Exercise goal | Can you give the listing below as a two-column CSV with the columns "query" and "response", one row per entry, each value in its own quoted field and line breaks replaced by spaces? Leave out the pictures.

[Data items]
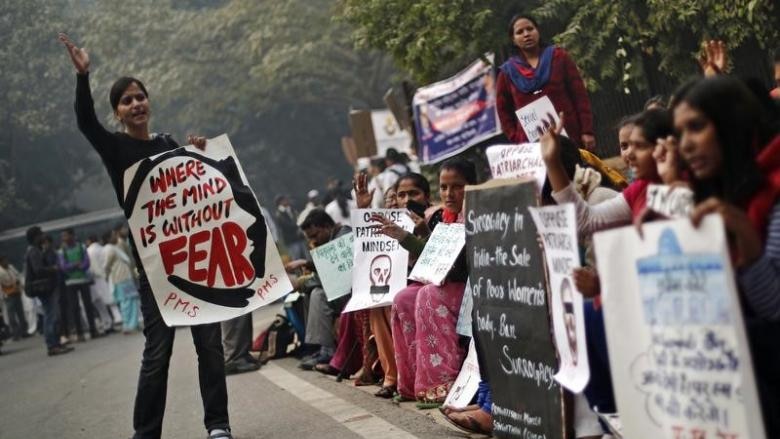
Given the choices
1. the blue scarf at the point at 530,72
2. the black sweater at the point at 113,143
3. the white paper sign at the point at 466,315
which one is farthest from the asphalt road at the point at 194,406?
the blue scarf at the point at 530,72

Solution to this exercise |
query,response
"Given the choices 1. the blue scarf at the point at 530,72 2. the black sweater at the point at 113,143 3. the white paper sign at the point at 466,315 which one is farthest from the asphalt road at the point at 194,406?","the blue scarf at the point at 530,72"